The Vietnam War and Cambodian Rock ‘n Rolll
The story of Cambodia’s rock n’ roll Golden Era has garnered wide attention over the last decade, with bands such as the Cambodian Space Project and Dengue Fever, and the film, Don’t Think That We’ve Forgotten, shining a spotlight on the kingdom’s recent musical past. Yet in the rush to celebrate the era, the origins of this rock n roll sea change has often been overlooked. 
This topic was center stage of the “Motown on the Mekong” discussion, held last Friday at The Exchange, where music luminaries, including Detroit and White Stripes producer Jim Diamond, Cambodian music archivist DJ Oro and Australian music writer Clinton Walker, were on hand to give their take on what inspired the artists of the era. 
The answer? Well a good deal of it has to do with a certain war: “Cassettes of American music could be recorded and sent across the border from Vietnam. People would send it down the line, and then add their own bits to it later. Then, ‘bang’ you had a Khmer take on ‘Rolling down the river,” noted one panelist.
This concept of musical appropriation is highlighted in Rolling Stone’s 2015 book of the year: We Have Got to Get Out of this Place. Drawing on countless interviews, its authors, Doug Bradley and Craig Werner, reveal the role that rock n roll played, not just as inspiration for the troops, but in fermenting a musical wave across East Asia.
It was, they argue, a surge helped by touring acts from Korea, the Philippines, Thailand, and Cambodia who, after playing to the troops, would head home, bringing new music and ideas – even new instruments – with them. And playing to local audiences once again, they added further spark and inspiration to a generation keen to father their own brand of rock n roll. 
The result: a melting pot of sounds and ideas that fused western popular music with local sensitivities.

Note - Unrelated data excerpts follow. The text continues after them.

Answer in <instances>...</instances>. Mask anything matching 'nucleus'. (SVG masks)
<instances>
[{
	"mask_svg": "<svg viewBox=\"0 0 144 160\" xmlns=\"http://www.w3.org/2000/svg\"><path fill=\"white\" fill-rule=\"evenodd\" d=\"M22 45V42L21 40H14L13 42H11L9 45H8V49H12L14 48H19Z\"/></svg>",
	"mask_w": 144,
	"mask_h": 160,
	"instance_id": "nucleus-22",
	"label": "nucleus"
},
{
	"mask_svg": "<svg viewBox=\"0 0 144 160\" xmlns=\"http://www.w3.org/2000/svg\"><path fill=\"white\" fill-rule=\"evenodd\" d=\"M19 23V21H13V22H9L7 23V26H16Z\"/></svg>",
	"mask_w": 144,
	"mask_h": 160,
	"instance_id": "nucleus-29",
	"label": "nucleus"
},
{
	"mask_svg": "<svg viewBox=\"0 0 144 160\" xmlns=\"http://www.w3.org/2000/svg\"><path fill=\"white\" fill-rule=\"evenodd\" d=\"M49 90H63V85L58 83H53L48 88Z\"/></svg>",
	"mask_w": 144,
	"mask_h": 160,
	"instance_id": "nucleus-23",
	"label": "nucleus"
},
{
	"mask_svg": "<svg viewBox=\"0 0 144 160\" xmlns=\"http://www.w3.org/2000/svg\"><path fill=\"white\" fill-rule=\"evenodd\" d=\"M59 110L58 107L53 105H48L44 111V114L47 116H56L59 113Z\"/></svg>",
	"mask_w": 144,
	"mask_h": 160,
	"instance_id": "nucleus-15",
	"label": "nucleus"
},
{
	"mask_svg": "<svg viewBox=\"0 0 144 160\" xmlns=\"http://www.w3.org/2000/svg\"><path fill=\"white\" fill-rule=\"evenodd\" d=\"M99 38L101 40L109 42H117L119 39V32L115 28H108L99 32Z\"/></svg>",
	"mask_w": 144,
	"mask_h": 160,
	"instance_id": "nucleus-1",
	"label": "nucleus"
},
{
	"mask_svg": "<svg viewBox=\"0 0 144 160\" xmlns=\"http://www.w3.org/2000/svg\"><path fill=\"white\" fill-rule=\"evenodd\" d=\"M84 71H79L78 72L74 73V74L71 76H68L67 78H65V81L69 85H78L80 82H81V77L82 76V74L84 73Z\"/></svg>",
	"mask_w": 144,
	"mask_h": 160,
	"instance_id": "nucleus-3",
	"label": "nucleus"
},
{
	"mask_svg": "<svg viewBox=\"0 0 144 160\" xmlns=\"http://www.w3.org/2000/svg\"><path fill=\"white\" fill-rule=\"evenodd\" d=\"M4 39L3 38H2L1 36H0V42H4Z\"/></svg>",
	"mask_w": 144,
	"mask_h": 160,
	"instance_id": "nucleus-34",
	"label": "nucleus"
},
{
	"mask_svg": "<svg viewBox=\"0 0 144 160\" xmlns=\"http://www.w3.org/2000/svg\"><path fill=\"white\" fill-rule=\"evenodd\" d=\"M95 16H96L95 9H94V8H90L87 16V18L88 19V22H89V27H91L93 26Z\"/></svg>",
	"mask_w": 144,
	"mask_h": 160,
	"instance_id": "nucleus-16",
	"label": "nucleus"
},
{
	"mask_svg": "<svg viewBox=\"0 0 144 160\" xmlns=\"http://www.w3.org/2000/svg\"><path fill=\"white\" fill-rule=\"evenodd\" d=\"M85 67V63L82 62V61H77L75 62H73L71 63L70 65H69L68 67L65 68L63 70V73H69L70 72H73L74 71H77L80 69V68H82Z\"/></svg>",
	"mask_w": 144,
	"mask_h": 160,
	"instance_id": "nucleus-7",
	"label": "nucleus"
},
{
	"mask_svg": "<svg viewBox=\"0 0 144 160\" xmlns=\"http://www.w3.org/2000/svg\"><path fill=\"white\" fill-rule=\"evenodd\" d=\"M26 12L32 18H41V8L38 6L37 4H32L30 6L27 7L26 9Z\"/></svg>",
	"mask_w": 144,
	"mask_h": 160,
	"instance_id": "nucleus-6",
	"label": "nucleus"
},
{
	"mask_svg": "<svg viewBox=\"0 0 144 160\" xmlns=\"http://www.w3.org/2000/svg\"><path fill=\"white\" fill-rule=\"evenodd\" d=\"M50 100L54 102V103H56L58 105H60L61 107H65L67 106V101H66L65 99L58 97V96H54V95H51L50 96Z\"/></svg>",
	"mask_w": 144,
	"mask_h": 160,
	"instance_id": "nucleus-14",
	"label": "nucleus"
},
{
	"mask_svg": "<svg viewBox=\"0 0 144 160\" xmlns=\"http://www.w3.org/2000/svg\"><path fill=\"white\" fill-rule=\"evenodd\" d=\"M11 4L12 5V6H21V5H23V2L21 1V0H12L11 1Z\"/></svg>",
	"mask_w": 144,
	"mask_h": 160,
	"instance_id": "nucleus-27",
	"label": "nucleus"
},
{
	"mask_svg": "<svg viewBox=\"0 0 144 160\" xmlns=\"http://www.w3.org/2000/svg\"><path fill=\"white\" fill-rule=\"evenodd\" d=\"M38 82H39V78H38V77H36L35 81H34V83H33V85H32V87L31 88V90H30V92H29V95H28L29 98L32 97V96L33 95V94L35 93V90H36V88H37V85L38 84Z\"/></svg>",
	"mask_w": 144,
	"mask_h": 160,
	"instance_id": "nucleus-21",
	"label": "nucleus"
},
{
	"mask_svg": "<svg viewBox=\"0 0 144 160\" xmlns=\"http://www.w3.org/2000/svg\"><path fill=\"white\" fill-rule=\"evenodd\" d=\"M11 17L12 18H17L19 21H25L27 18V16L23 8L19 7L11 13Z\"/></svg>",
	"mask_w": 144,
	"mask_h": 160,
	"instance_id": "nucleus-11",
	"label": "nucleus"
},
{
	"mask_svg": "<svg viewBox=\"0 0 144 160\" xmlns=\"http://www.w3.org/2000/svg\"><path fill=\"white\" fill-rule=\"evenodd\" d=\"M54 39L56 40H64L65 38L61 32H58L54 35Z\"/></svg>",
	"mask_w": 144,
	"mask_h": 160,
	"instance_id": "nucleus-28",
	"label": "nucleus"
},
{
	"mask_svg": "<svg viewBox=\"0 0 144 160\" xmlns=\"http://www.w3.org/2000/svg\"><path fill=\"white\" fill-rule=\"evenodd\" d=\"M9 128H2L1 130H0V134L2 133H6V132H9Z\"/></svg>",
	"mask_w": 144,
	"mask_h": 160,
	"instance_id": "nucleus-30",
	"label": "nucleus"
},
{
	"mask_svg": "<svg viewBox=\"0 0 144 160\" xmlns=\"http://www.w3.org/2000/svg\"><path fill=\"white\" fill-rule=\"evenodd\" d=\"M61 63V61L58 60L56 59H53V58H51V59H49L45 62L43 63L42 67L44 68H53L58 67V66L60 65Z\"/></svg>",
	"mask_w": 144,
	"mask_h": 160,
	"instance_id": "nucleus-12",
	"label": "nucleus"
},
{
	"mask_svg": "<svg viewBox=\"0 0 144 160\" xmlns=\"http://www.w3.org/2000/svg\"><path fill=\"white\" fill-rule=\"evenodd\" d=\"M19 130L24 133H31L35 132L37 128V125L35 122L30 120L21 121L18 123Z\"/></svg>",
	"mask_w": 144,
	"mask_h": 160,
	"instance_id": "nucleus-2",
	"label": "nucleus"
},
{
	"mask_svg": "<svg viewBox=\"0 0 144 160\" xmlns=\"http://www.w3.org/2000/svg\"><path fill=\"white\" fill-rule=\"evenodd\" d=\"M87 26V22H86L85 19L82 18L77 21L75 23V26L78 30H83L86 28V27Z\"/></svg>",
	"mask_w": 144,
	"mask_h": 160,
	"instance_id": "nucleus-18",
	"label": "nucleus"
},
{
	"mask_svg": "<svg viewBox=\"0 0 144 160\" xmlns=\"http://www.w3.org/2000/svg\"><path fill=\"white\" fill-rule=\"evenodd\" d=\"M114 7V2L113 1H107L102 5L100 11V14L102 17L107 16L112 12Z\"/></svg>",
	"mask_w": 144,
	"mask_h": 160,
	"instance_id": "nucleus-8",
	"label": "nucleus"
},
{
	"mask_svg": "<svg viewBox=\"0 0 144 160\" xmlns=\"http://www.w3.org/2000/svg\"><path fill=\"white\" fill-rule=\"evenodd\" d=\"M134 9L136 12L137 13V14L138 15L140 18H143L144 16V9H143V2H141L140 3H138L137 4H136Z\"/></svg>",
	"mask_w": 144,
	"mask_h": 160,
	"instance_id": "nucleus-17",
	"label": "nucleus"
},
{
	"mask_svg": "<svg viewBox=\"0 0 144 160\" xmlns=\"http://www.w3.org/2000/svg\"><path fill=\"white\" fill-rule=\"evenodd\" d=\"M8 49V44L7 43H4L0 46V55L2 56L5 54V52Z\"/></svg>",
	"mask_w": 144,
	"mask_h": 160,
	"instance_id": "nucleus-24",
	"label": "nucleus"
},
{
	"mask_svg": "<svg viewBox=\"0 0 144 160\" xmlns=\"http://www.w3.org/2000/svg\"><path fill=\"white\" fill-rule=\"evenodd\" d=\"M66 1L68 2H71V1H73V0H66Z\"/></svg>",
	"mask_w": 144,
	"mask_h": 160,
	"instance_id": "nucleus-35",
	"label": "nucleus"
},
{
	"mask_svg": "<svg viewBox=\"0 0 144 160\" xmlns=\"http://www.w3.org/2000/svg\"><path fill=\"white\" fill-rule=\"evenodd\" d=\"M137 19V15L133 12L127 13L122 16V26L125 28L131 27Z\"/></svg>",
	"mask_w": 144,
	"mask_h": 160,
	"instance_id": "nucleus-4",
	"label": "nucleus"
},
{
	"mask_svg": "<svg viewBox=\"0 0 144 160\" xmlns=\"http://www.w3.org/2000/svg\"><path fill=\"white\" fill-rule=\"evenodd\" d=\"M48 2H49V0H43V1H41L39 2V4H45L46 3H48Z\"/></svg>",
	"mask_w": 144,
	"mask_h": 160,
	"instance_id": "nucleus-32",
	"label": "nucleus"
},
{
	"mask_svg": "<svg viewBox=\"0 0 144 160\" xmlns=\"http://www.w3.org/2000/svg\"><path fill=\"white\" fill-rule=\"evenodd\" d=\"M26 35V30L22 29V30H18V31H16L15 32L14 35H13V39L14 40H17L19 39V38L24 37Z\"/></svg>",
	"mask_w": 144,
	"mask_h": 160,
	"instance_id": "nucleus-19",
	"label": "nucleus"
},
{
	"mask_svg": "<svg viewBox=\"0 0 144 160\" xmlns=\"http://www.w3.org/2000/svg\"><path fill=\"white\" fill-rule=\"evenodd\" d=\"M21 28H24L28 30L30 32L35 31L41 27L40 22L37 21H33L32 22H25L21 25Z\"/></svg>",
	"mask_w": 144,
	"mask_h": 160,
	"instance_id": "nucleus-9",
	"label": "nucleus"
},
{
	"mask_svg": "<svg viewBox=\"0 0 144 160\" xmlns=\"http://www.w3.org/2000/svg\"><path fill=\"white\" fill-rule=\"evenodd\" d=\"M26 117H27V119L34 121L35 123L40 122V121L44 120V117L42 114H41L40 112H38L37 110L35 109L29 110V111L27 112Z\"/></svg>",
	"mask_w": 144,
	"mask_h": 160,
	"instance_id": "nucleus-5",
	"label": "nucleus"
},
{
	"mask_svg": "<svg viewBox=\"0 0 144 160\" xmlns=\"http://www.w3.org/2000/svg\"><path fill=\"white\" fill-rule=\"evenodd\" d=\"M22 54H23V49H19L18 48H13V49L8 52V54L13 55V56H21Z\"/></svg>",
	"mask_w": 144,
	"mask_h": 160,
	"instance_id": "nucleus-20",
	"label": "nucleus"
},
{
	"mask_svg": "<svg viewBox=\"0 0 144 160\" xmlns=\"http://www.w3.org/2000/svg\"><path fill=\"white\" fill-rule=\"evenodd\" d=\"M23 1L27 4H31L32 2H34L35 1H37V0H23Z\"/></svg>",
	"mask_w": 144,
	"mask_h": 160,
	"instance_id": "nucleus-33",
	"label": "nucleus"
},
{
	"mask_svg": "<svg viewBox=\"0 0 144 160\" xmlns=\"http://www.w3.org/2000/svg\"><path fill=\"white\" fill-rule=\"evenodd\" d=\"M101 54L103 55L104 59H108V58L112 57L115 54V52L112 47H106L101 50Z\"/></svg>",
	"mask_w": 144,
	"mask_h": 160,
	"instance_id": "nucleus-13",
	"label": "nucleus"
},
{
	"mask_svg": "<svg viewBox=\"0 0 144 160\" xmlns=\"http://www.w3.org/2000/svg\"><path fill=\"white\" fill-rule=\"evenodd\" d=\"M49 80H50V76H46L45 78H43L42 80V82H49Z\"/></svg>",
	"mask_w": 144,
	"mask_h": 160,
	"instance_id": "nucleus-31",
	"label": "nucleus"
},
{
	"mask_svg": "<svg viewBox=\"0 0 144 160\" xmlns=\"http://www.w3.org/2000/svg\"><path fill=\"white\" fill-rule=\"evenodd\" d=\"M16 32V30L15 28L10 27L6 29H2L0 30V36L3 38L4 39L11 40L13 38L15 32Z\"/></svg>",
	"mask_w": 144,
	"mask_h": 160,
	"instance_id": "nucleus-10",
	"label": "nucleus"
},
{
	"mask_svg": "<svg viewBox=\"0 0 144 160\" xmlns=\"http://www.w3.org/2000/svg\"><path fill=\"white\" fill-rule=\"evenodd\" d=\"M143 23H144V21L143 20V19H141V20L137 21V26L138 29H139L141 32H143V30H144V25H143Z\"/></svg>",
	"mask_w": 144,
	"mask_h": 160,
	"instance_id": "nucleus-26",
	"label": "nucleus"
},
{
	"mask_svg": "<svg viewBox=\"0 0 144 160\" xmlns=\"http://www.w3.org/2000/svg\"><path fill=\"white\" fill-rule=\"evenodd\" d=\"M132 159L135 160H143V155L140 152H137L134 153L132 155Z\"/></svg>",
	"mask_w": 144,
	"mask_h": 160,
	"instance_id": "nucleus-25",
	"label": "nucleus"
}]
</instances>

The Motown discussion suggest that this was as strong in Cambodia as elsewhere in the region, although it was not the sole inspiration for the Golden Era’s brand of rock n roll. 
Technology also played a part, suggests Clinton Walker, another ‘Motown’ panelist: “The question of where their equipment came from is important. I suspect that artists had to improvise with what they could find or afford. This caused the music to change even further.”
But what of the role of the Motown sound itself?  As Bradley and Werner suggest, songs such as Respect (Otis Redding) and Chain of Fools (Aretha Franklin) literally saved the lives of ‘grunts’, who, dehumanised by war, found solace in these Motor City tunes. However, as the wide-ranging discussion on Friday shows, the meanings of these tunes were different for Cambodian artists, adapting and playing them for local audiences. As Golden Era musician Keo Sinorn, of Doney Kasekor, shared: “If it was a good tune, easy lyrics, not too hard to play, that was good enough.”